Camaldoli:
Da quasi un millennio,Camaldoli vuol dire monaci.
Fu nel 1025 che Romualdo, monaco di Ravenna, fondò in questa foresta
del Casentino l'eremo e il monastero di Camaldoli, che da il nome alla
congregazione Camaldolese dell'ordine di S. Benedetto.
Essa conta nove fondazioni e 120 monaci in tutto. Ancora oggi il suo
scopo è quello della vita monastica secondo la Regola benedettina e
gli antichi statuti camaldolesi.
La figura del monaco, che è antica e sfida la modernità, la figura di
Benedetto, padre del monachesimo occidentale e infine quella di Romualdo,
monaco ed eremita dell'anno mille.
Sono le tre figure che aiutano a comprendere Camaldoli e le regole della
solitudine, della comunione e dell'ospitalità che ancora ne ispirano
la vita.
La Verna:
Montagna sacra della contemplazione francescana detta anche " Calvario
serafico ".
Qui nel settembre del 1224 Francesco d'Assisi ricevette da Cristo "
l'ultimo sigillo "delle Stimmate.
Ricca di bellezze naturali e di opere d'arte, da quasi otto secoli è
centro di'attrazione e irradiazione del messaggio francescano di pace
e fraternità universale.

# Elenco dei record
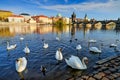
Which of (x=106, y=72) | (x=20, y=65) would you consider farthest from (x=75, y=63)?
(x=20, y=65)

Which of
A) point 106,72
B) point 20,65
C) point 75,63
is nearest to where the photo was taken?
point 106,72

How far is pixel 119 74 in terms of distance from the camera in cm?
1178

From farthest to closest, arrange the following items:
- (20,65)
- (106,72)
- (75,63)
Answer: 1. (75,63)
2. (20,65)
3. (106,72)

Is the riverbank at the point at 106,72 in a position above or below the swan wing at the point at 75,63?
below

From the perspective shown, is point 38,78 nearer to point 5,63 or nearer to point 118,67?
point 5,63

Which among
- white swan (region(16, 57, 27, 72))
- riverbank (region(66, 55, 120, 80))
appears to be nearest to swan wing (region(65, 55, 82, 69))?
riverbank (region(66, 55, 120, 80))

# Compiti
1. Secondo il testo su Camaldoli e La Verna, in quale mese e anno Francesco d'Assisi ricevette le Stimmate alla Verna?
2. In base al testo su Camaldoli e La Verna, spiega perché la congregazione dell'ordine di S. Benedetto si chiama camaldolese.
I record non hanno alcun ruolo qui.

# Soluzioni
1. Nel settembre del 1224.

2. La congregazione prende il nome dall'eremo e dal monastero di Camaldoli. Romualdo, monaco di Ravenna, li fondò nel 1025 nella foresta del Casentino.